Maná also looked outside the band for help putting the new album together.
Since it first burst onto the world stage in the early 1990s with its alt-rock-meets-Latin-pop album "¿Dónde Jugarán los Niños?” (Where Will the Children Play?), the band has always produced all of its own records. But this time, it decided to hand the reins over to someone else: George Noriega, the Cuban American producer who has produced acts such as Shakira and Gloria Estefan.
“With a lot of humility, we said, ‘Órale, you are now in charge,’” says Fher of the process. “We had good chemistry with him. We let ourselves be loved. And he gave it another color. It refreshed the sound.”
It also helped Maná hold on to its status as one of the biggest Latin rock acts of all time.

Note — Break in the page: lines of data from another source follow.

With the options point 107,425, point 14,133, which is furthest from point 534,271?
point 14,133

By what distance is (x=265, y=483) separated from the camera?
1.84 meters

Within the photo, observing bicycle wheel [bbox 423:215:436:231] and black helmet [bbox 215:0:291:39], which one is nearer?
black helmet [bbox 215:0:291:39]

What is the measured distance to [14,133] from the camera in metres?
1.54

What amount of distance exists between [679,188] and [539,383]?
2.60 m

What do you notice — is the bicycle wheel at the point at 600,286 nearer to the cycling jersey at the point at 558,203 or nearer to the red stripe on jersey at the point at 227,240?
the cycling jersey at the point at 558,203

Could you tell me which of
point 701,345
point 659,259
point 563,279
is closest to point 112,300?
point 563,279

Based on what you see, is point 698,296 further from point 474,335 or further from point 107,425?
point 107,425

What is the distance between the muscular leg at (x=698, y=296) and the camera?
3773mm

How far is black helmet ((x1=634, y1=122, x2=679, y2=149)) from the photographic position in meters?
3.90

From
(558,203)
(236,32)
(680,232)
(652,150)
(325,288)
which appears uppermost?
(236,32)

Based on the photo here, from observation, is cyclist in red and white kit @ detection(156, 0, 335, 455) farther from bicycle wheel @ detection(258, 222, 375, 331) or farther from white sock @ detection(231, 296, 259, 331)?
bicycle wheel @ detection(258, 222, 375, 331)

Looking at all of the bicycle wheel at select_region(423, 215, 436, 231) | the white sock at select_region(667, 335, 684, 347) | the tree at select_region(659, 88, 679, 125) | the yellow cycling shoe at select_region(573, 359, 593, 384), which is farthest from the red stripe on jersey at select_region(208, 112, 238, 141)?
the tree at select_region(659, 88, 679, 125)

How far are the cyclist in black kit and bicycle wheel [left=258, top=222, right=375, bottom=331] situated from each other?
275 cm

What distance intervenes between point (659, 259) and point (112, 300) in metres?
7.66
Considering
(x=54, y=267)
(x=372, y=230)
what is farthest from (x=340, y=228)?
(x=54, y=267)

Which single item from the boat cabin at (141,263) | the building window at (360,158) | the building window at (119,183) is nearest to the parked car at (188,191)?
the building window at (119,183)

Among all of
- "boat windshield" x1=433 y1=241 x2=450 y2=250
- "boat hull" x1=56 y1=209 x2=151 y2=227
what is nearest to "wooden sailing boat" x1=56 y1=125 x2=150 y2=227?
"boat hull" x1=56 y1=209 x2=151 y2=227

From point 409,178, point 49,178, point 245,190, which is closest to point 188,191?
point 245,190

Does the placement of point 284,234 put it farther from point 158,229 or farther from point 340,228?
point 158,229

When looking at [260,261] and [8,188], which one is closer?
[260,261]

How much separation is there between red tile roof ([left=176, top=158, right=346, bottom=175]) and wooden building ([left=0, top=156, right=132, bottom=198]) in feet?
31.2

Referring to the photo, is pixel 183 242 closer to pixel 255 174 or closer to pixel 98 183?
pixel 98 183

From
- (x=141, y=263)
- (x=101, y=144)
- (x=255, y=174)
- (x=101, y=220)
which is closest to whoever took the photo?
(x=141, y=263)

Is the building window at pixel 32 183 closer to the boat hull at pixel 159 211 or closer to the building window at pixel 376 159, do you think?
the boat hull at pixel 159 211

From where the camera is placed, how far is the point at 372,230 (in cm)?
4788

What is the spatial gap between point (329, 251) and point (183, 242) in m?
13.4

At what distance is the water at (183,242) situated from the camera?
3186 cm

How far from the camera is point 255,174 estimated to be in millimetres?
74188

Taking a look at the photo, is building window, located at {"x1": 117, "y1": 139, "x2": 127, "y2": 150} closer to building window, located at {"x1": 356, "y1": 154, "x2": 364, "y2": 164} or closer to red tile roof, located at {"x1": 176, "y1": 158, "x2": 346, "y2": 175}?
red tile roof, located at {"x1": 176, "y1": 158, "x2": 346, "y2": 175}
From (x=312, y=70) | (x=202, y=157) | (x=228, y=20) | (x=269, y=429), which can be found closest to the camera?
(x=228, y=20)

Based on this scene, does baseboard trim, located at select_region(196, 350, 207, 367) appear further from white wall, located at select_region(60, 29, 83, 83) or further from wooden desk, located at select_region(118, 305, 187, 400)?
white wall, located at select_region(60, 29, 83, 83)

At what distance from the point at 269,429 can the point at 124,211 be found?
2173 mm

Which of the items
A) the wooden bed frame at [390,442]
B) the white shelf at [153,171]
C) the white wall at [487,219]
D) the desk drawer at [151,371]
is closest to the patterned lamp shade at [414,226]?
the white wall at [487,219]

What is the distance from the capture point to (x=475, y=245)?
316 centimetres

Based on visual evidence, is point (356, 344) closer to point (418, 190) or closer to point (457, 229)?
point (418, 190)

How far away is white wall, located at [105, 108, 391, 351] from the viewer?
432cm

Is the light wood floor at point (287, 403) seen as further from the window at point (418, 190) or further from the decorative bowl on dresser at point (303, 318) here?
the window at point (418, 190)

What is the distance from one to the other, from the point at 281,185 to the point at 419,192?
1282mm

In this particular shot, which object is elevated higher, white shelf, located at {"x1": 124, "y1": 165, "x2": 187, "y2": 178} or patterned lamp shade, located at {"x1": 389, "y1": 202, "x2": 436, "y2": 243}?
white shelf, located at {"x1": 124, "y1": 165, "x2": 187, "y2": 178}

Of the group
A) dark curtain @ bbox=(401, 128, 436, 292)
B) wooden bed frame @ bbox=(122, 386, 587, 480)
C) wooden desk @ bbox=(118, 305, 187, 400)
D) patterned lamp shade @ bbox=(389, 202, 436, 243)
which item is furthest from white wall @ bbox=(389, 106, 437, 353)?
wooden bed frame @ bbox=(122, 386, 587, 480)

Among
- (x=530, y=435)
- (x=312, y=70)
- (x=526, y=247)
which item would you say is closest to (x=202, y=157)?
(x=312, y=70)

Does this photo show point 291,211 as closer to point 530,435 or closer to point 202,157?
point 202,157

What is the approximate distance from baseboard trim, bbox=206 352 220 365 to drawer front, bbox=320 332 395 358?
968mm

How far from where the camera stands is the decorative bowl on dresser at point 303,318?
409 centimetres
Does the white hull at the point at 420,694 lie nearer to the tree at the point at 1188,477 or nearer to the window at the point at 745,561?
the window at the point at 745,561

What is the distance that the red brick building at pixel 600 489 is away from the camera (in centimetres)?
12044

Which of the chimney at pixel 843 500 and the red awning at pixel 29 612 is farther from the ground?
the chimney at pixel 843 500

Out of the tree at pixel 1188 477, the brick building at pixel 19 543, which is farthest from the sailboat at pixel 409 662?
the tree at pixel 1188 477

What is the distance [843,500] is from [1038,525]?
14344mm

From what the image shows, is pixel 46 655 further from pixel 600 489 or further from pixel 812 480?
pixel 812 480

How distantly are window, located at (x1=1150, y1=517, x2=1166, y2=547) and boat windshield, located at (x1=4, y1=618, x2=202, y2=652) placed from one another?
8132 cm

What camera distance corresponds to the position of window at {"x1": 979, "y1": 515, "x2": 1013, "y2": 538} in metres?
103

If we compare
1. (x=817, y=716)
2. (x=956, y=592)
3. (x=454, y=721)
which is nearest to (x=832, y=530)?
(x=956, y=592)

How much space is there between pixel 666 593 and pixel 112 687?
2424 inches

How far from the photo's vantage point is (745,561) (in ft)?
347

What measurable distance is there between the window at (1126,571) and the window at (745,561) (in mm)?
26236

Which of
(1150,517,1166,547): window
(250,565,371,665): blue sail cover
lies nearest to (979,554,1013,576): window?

The band began life in the early 1980s in the musicians’ native Guadalajara as a group called Sombrero Verde (Green Hat), inspired by the music of the Beatles and the Rolling Stones. By the mid-1980s, the group had lost steam and various members departed, either to pursue other opportunities or go back to school.
All that was left of the lineup was Fher and Calleros. They put an ad in the newspaper for a drummer and hired González, who at the time was 15. (Vallín joined in 1994 as a replacement for guitarist César López, who left the group.) In the late ‘80s and ‘90s, Maná released a pair of modestly successful albums that got them a fair bit of attention around Latin America. But it was the ska-laced "¿Dónde Jugarán los Niños?” — whose bouncy sound seemed to channel the Police — that served as the tipping point to international stardom.
Other highly successful albums followed: 1995’s funkier “Cuando los Ángeles Lloran” (When the Angels Cry) and “Sueños Líquidos” (Liquid Dreams), from 1997, with its flamenco guitar riffs. The band’s last album, “Drama y Luz” (Drama and Light), released in 2011, explored darker territory. It came in the wake of a number of personal losses for the band, including the death of Fher’s mother and sister to cancer.
Now Maná is ready for new challenges. The band kicked off its U.S. tour in San Diego last week and arrives at the Staples Center for shows on Thursday and Saturday. As always, it will be a spectacle, promises Fher: “We have a production designer from Belgium and the show looks beautiful — with incredible video and impeccable sound.”
And naturally, there will be at least one extravagant drum solo. González is known for his elaborate setups, complete with rotating platforms and other tricks. During the last tour, for “Drama y luz,” he popped open a drum head and pulled out a beer.
But he won’t say what he has in store for the Los Angeles shows.
“Let’s just say there will be a lot of surprises,” he chuckles cryptically. “We are building the circus, as I like to say.”